### SOAL LATIHAN
1. Ubah bagian teks tentang marga Tionghoa antara "Marga atau suku" dan "melaksanakan upacara kematian.", termasuk kedua batas itu. Ganti "Surabaya" dengan "Semarang".
2. Apakah setiap pernyataan berikut sesuai dengan teks tentang marga Tionghoa? Jawab ya atau tidak, lalu kutip dengan persis kata-kata dari teks yang menjadi penentunya.
(a) PSMTI mencatat sekitar 160 marga Tionghoa di Jakarta.
(b) Bisnis kematian etnis Tionghoa di Surabaya menyusut pada masa Orde Baru.
(c) Jumlah marga Tionghoa di Indonesia kini diperkirakan sekitar 300-an.
3. Sambunglah teks tentang marga Tionghoa mulai setelah kalimat terakhirnya.

Dalam sejarah, berbagai suku minoritas menggunakan nama keluarga Xian.

Diperkirakan kini ada sekitar 300-an marga Tionghoa di Indonesia. Dari data di PSMTI (Paguyuban Sosial Marga Tionghoa Indonesia) tercatat ada sekitar 160 marga Tionghoa di Jakarta.

Marga atau suku Tionghoa ada yang membuat penyedia jasa di bidang bisnis kematian etnis Tionghoa di Surabaya mulai 1967-1998. Bisnis kematian merupakan bisnis yang lahir karena adanya kepentingan dari etnis Tionghoa untuk melaksanakan upacara kematian.

Bisnis kematian etnis Tionghoa di Surabaya semakin berkembang pada masa Orde Baru. Selain dilatarbelakangi oleh dikeluarkannya Instruksi Presiden 14/ 1967, berkembangnya bisnis ini juga terjadi karena perubahan dalam pemaknaan upacara kematian etnis Tionghoa. Kehadiran bisnis kematian pada akhirnya menyebabkan terjadinya perubahan dalam memaknai dan melaksanakan upacara kematian etnis Tionghoa.

### DATA MATERI
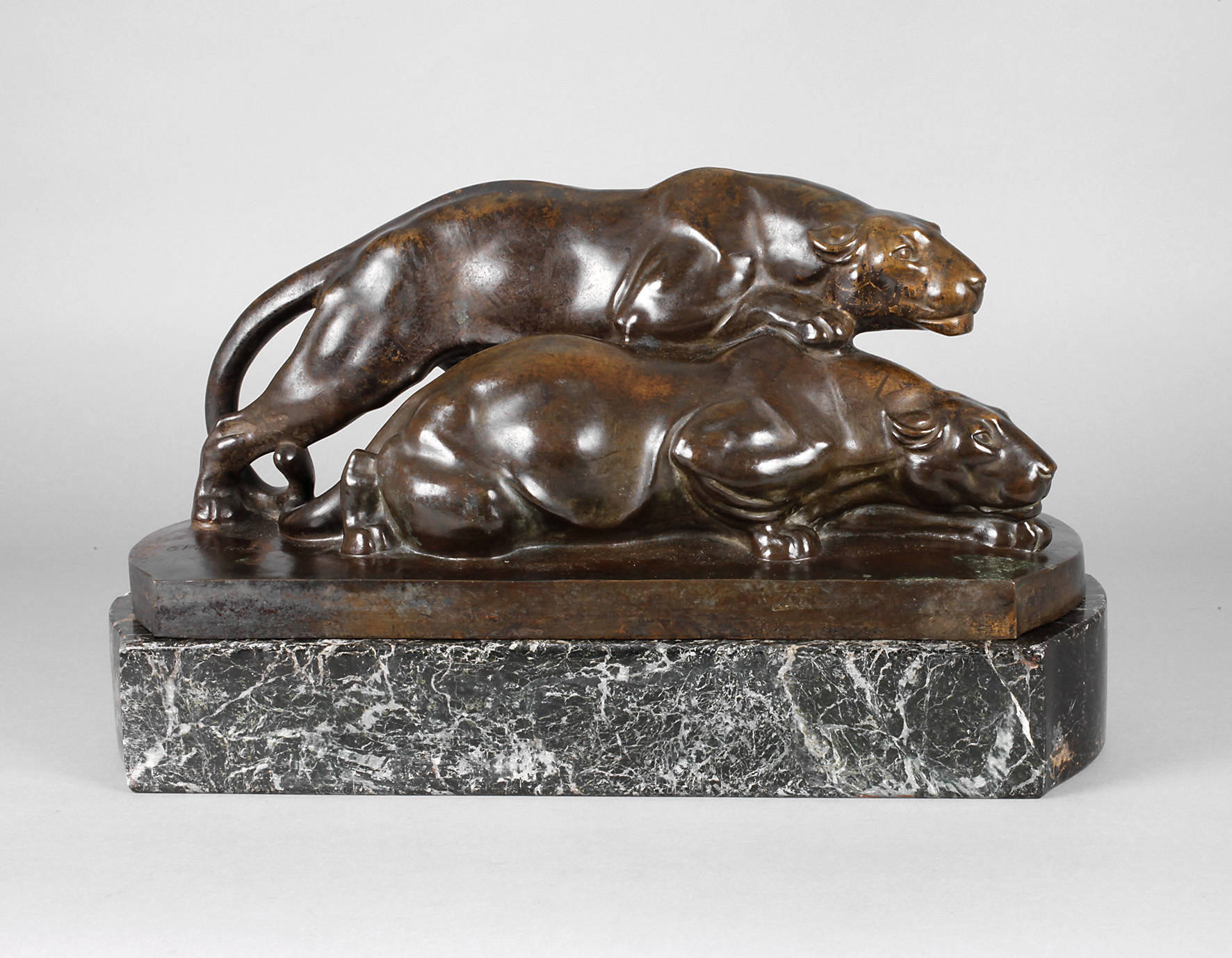 Otto Pilz zwei Löwinnen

### JAWABAN SOAL
1.
Marga atau suku Tionghoa ada yang membuat penyedia jasa di bidang bisnis kematian etnis Tionghoa di Semarang mulai 1967-1998. Bisnis kematian merupakan bisnis yang lahir karena adanya kepentingan dari etnis Tionghoa untuk melaksanakan upacara kematian.

2.
(a) Ya: "tercatat ada sekitar 160 marga Tionghoa di Jakarta"
(b) Tidak: "Bisnis kematian etnis Tionghoa di Surabaya semakin berkembang pada masa Orde Baru"
(c) Ya: "Diperkirakan kini ada sekitar 300-an marga Tionghoa di Indonesia"

3.
Pelaksanaan upacara kematian yang sebelumnnya dilaksanakan secara sukarela kemudian berubah menjadi komerisal. Upacara kematian dengan bisnis kematian sebagai pendukungnya, mulai digunakan sebagai media untuk menunjukkan status sosial dan ekonomi yang dimiliki oleh sebuah keluarga. Di Surabaya ada Yayasan Sosial Budi Mulya Abadi. Yayasan ini memiliki tanah dan pengelolaan makam di Gunung Gangsir.

Makam ini terletak di desa Gunung Gangsir,, Kuburan, Kemiri Sewu, Beji, Pandaan, Pasuruan. Disana, ada pemakaman “manggungrejo” di Desa Gununggansir. Wujudnya tampak seperti makam pada umumnya. Namun setelah masuk ke dalam areal pemakaman , tampak ada salah satu areal pemakaman keluarga yang dikelilingi pagar teralis besi dan bertuliskan makam keluarga R.A Prawiro Atmojo.

Ditemukan bahwa makam Gunung Gangsir era kepengurusan Yamin Naharto (periode kepengurusan Yayasan ke 14), area makam ini seperti tak terurus. Denahnya semrawut yang hanya bisa dipahami A.Tjhay, pengurus Yayasan era Yamin.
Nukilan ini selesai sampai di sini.